2. Erstellen Sie ein aussagekräftiges Video
Ein/-e Unterstützer/-in entscheidet sich häufig aufgrund des Videos, ob er/sie der Finanzierung zustimmt oder nicht. Erläutern Sie auch, warum Sie Ihr Produkt bzw. Ihre Dienstleistung „crowdfunden“ möchten. Die Unterstützer/-innen wollen verstehen, was Sie antreibt und warum Sie diese Finanzierungsform gewählt haben.

3. Bewerben Sie die Vorteile Ihres Produkts/Ihrer Dienstleistung
Bewerben Sie die Vorteile Ihres Produkts im Video bzw. erläutern Sie textlich die Vorteile auf der Crowdfunding-Plattform und erklären Sie, was die Unterstützer/-innen als „Reward“ (Nutzen/Belohnung) bekommen.

4. Nutzen Sie Ihre Social Media-Präsenz
Crowdfunding lebt von der Vermarktung Ihres Projekts auf diversen Social Media-Kanälen.
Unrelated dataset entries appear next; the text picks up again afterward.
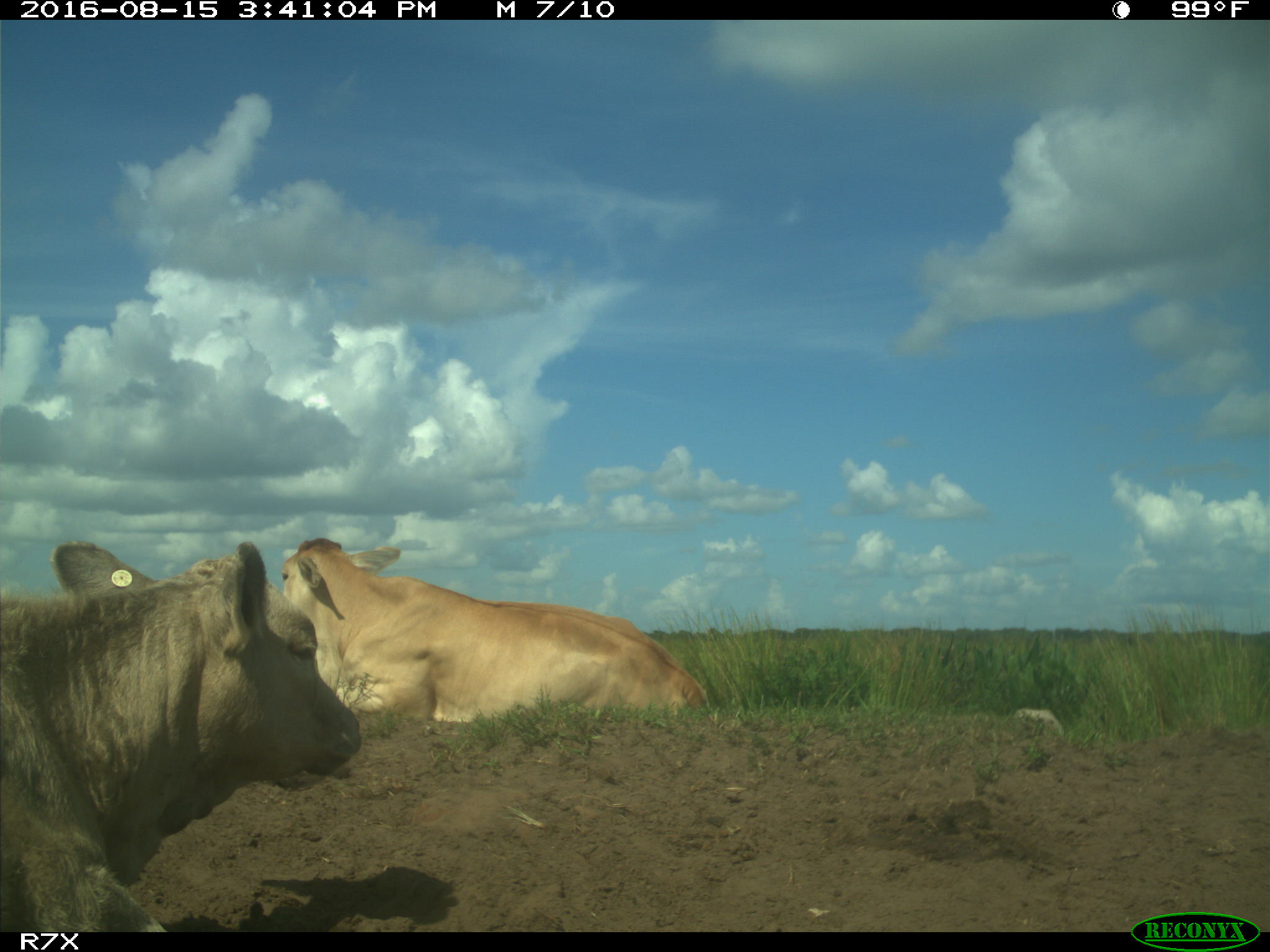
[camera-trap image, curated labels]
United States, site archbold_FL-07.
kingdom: Animalia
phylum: Chordata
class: Mammalia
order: Artiodactyla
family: Bovidae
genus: Bos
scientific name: Bos taurus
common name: domestic cow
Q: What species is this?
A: Bos taurus (domestic cow).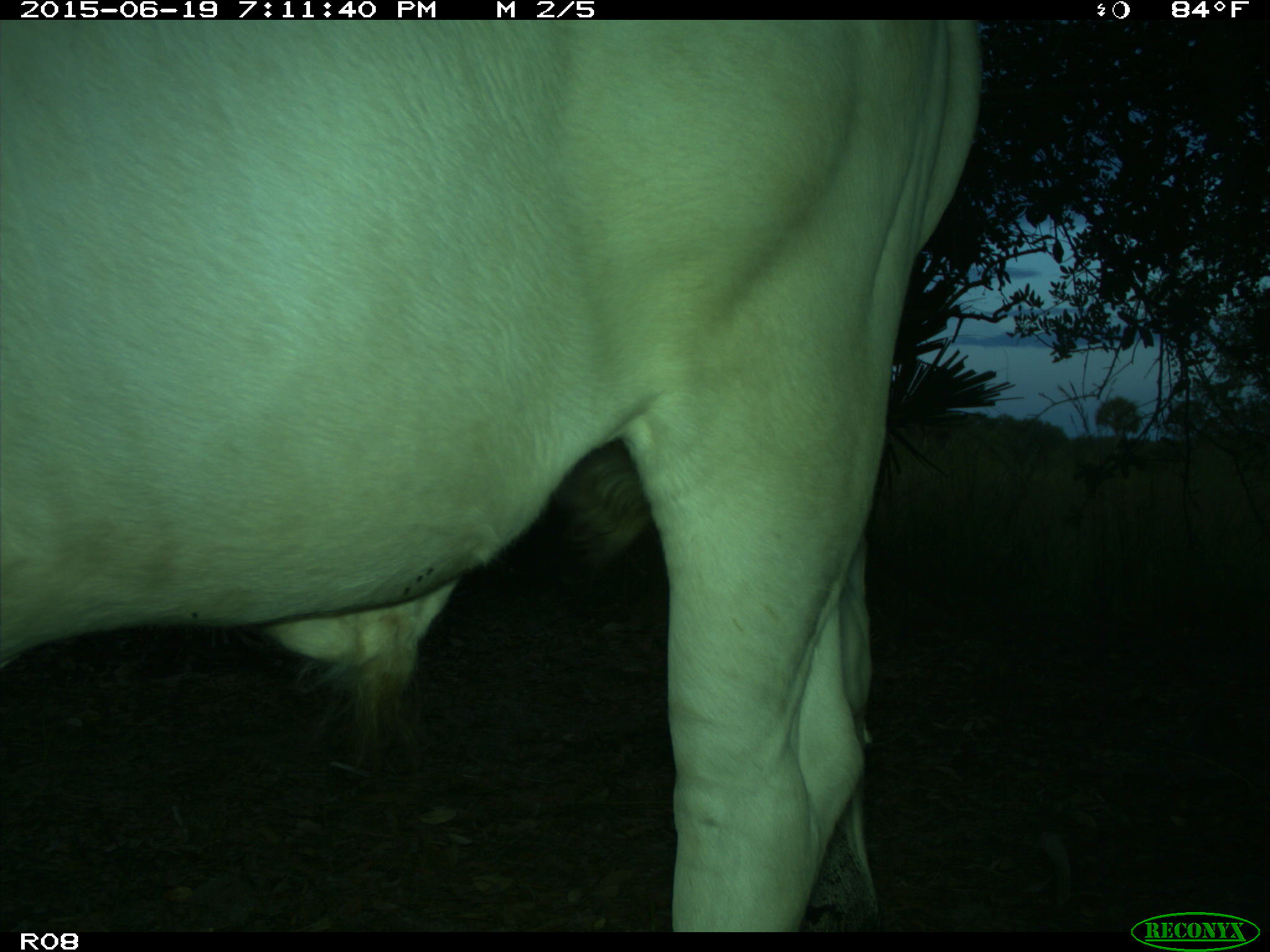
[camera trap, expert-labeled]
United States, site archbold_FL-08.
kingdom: Animalia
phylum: Chordata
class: Mammalia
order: Artiodactyla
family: Bovidae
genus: Bos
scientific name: Bos taurus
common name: domestic cow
Bos taurus (domestic cow).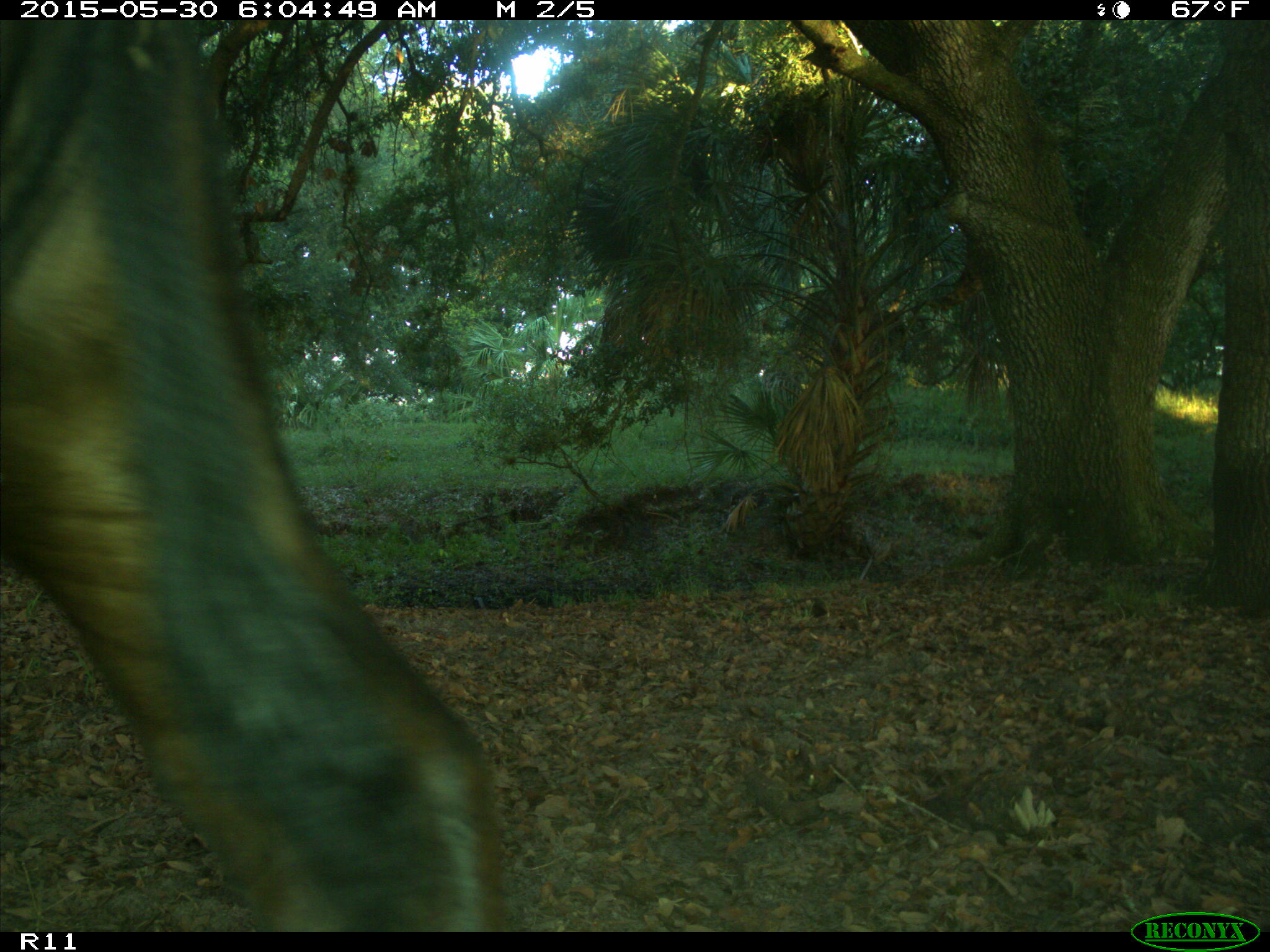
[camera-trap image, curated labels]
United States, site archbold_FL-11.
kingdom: Animalia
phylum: Chordata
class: Mammalia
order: Artiodactyla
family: Bovidae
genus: Bos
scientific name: Bos taurus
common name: domestic cow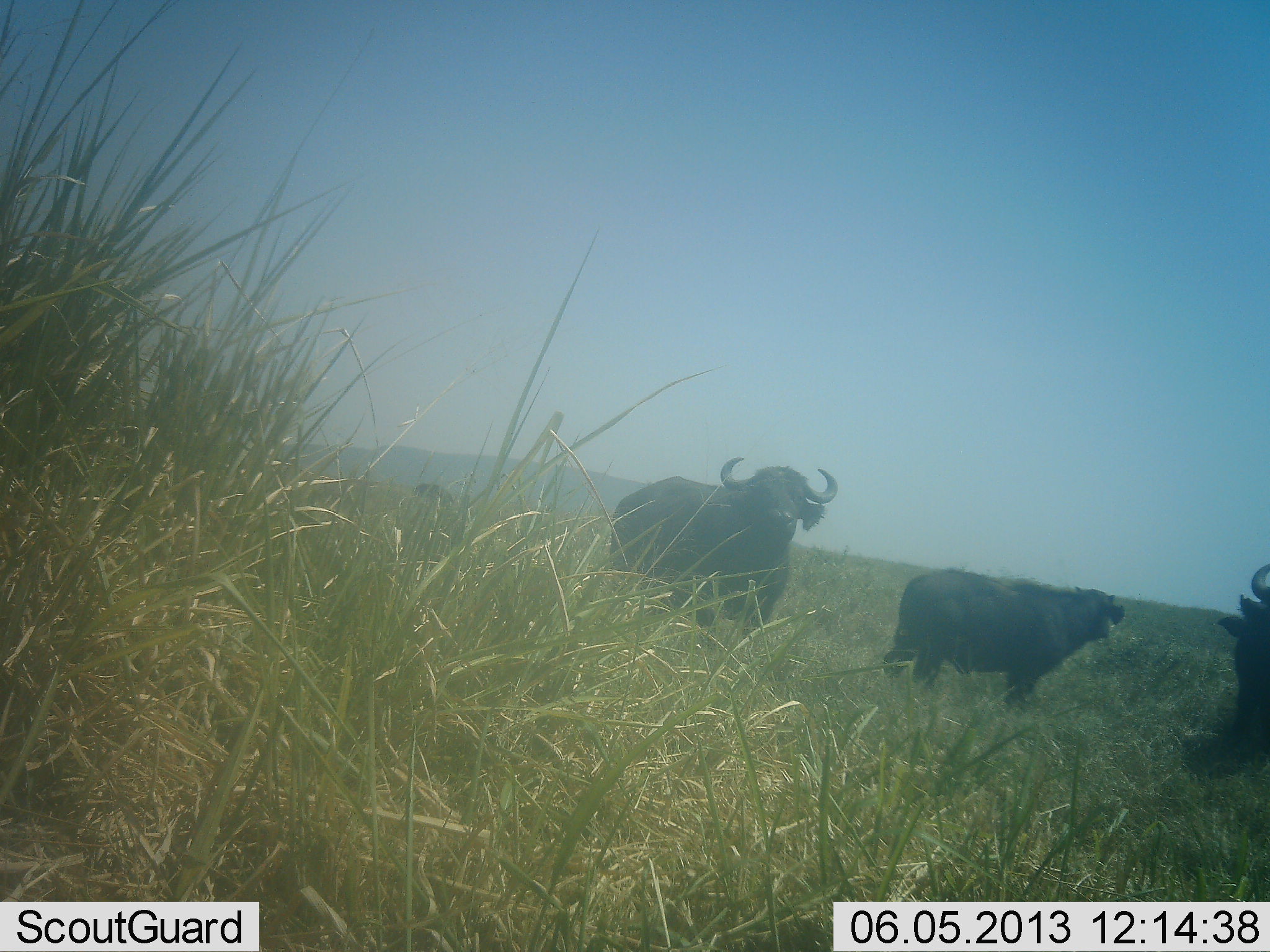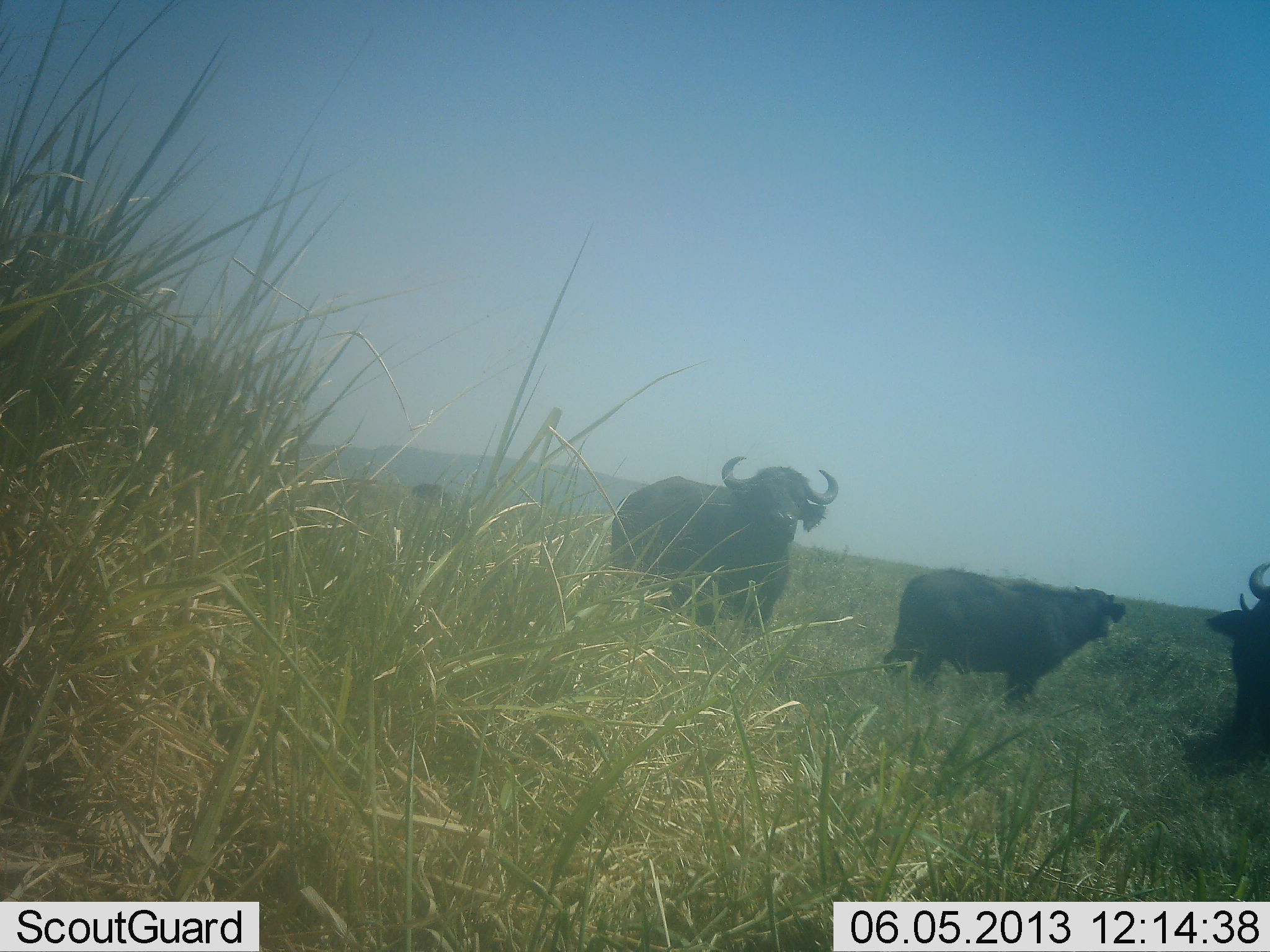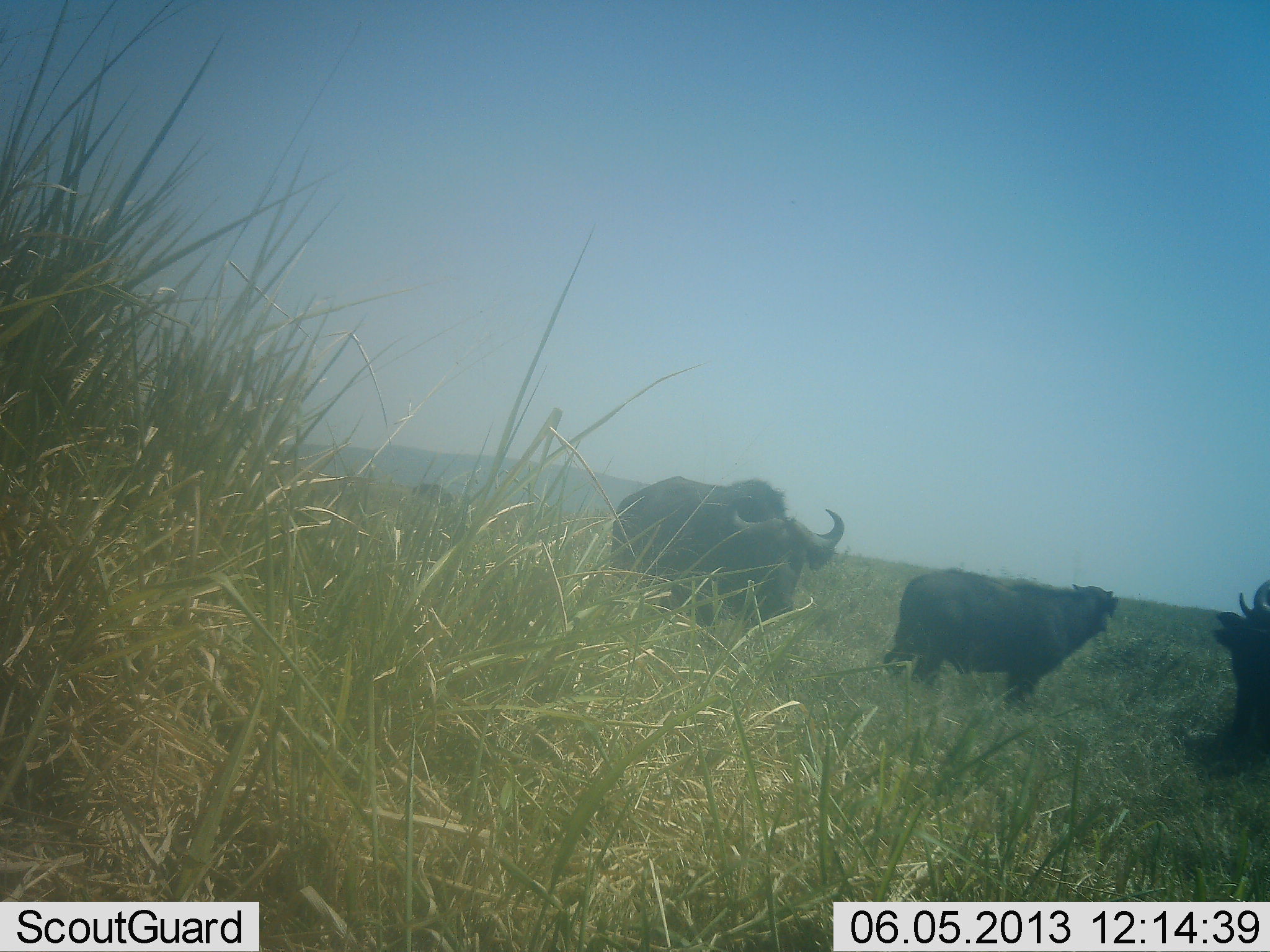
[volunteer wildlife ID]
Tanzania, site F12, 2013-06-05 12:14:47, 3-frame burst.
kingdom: Animalia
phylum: Chordata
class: Mammalia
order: Artiodactyla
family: Bovidae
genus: Syncerus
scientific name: Syncerus caffer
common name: cape buffalo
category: buffalo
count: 3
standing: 94%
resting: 0%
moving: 6%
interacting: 0%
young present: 11%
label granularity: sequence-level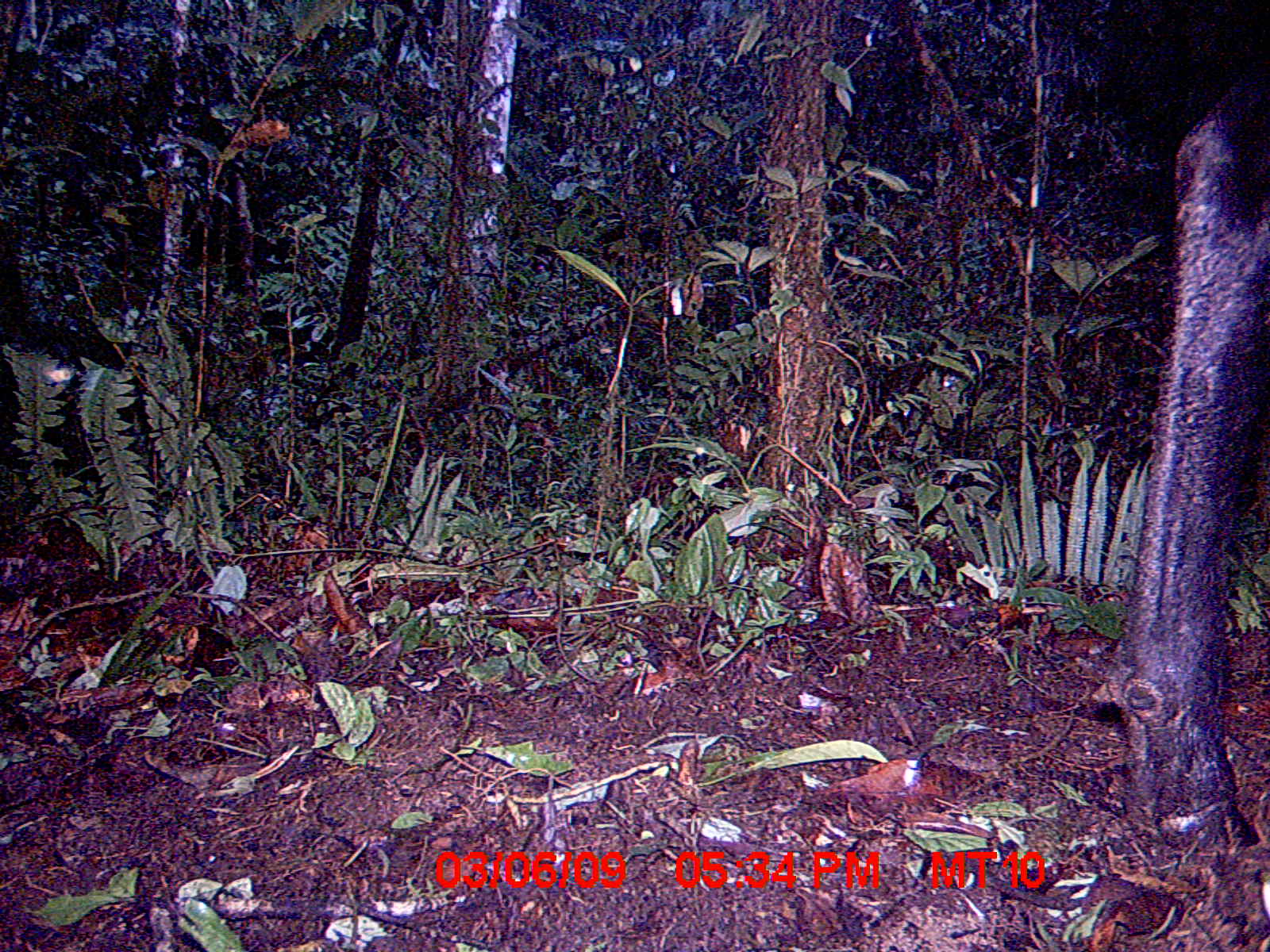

Der/Die Plattformbetreiber/-in wird die Crowdfunding-Projekte hierbei unterstützen und die wichtigsten Social Media-Unternehmen an die Crowdfunding-Plattform angebunden haben und somit ein einfaches, schnelles Teilen des Projekts ermöglichen.

5. Messen Sie Ihre Aktivitäten
Es ist sehr wichtig, die Zugriffe auf Ihre Kampagne zu messen, zu sehen, woher Ihre Interessenten/-innen und Unterstützer/-innen kommen und wie sie sich zusammensetzen. Sie können diese Erkenntnisse für spätere Kampagnen nutzen.

Dr. Georg Tichy ist Managing Partner der STRATECTA Unternehmensberatung und Crowdfunding-Experte. Er leitet am WIFI Wien das Seminar und Workshops zum Thema Crowdfunding.